# TuneWeaver: Data Collection and Preparation for Playlist Recommendation Analysis

**Project:** TuneWeaver - Enhanced A/B/n Testing & Production-Ready Pipeline for Serendipity Playlists
**Notebook Purpose:** This Jupyter Notebook handles the initial and crucial phase of the TuneWeaver project: **Data Collection and Preparation**. Its primary goal is to acquire a substantial dataset of music tracks from the Spotify API, including their metadata and audio features. Subsequently, it performs thorough pre-processing and cleaning to prepare this data for the downstream tasks of algorithm development, simulation, and A/B/n testing analysis.

**Key Activities in this Notebook:**
1.  **Spotify API Interaction:** Utilizing the Spotipy library to connect to the Spotify Web API.
2.  **Data Acquisition:** Fetching data for over 5,000 tracks across a diverse set of genres. This includes:
    * Track metadata (ID, name, artist, album, popularity).
    * Audio features (e.g., danceability, energy, valence, tempo).
3.  **Initial Data Storage:** Saving the raw, collected data into a `songs.csv` file.
4.  **Detailed Pre-processing:**
    * Loading and inspecting the raw dataset.
    * Comprehensive missing value analysis and imputation.
    * Normalization of numerical features to ensure consistent scaling for subsequent analysis and modeling.
5.  **Final Processed Data Storage:** Saving the cleaned and transformed dataset as `songs_processed.csv`.

**Outcome:** A well-structured, clean, and normalized dataset (`songs_processed.csv`) ready for the next stages of the TuneWeaver project, particularly for implementing and evaluating different playlist recommendation algorithms.

## Part 1: Data Collection using Spotify API (Spotipy)

This section outlines the process of collecting music track data. We will use the [Spotipy](https://spotipy.readthedocs.io/) library, a lightweight Python client for the Spotify Web API.

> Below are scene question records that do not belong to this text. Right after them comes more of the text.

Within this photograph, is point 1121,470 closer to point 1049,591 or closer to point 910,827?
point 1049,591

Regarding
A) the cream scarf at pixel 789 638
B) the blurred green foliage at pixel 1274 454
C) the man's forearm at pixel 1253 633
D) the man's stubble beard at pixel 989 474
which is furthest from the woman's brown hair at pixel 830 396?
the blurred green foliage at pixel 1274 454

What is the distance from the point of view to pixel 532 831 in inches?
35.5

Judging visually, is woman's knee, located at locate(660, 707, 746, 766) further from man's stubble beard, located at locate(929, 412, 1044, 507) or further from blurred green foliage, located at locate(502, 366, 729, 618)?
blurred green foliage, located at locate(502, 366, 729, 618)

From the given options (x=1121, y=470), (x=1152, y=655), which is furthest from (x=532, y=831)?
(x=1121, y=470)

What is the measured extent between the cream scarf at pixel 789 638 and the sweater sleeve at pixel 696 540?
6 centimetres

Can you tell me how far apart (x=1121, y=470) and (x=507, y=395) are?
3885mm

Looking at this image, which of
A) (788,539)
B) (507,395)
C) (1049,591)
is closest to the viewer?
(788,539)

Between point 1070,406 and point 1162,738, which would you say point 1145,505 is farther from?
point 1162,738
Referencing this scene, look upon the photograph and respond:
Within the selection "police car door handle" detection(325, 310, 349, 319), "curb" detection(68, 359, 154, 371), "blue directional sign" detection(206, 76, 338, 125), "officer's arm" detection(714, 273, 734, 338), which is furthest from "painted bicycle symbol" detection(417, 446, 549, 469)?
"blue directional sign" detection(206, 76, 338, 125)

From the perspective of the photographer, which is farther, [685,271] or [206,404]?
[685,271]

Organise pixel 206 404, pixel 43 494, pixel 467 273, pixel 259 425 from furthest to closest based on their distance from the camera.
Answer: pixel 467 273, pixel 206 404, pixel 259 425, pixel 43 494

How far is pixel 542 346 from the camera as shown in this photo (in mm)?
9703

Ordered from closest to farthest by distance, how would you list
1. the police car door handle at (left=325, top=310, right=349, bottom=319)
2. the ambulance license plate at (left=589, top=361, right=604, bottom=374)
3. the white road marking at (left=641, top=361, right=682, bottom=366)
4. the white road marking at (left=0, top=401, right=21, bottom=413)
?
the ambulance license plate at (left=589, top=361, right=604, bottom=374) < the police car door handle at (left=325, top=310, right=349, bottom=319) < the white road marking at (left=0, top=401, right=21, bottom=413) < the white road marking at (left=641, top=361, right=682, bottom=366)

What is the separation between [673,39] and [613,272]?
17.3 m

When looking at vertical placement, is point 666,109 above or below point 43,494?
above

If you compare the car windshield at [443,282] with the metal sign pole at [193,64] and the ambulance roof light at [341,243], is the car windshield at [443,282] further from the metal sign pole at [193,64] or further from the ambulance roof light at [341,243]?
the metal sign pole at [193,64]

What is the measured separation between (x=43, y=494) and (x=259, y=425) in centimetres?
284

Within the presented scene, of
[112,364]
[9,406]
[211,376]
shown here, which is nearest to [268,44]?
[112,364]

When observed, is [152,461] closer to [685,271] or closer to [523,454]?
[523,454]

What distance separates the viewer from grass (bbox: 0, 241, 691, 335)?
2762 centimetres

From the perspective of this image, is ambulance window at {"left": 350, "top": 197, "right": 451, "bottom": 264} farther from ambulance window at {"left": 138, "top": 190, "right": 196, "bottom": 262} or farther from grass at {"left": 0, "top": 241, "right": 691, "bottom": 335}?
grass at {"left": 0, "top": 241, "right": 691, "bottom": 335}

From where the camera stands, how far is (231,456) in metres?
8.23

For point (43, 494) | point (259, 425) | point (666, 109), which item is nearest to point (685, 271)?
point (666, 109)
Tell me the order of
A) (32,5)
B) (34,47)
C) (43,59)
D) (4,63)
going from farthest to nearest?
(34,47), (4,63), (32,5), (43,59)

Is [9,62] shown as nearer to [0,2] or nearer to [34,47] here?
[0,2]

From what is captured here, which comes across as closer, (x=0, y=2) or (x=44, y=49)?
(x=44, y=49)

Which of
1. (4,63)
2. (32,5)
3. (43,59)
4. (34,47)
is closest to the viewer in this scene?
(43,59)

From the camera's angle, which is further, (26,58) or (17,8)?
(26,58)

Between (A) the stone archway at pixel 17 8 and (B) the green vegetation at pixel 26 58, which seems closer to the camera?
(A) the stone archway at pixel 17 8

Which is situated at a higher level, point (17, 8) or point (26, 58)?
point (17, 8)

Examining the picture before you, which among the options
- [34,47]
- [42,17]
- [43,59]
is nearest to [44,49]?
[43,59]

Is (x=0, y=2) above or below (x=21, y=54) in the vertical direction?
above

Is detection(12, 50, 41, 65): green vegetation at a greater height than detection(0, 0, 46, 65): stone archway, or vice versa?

**Goal:** To compile a dataset of at least 5,000 unique songs, including their audio features and metadata, covering a variety of genres.

In [None]:
# Cell 3: Imports and Configuration for Data Collection

# Core libraries
import pandas as pd
import time
import os # For securely accessing environment variables

# Spotify API client
import spotipy
from spotipy.oauth2 import SpotifyClientCredentials

# --- Spotify API Credentials Configuration ---
# BEST PRACTICE: Store your API credentials as environment variables
# and load them using os.getenv(). Avoid hardcoding them directly in your script/notebook.
#
# Example of setting environment variables (in your terminal/shell before launching Jupyter):
# export SPOTIPY_CLIENT_ID='your_actual_client_id'
# export SPOTIPY_CLIENT_SECRET='your_actual_client_secret'
#
# Then, you can load them like this:
# client_id = os.getenv('SPOTIPY_CLIENT_ID')
# client_secret = os.getenv('SPOTIPY_CLIENT_SECRET')
#
# If you don't have them set as environment variables, you can temporarily
# assign them below FOR DEVELOPMENT PURPOSES ONLY.
# **REMEMBER TO REMOVE OR REPLACE WITH os.getenv() BEFORE COMMITTING TO GITHUB.**

client_id = os.getenv('SPOTIPY_CLIENT_ID')
client_secret = os.getenv('SPOTIPY_CLIENT_SECRET')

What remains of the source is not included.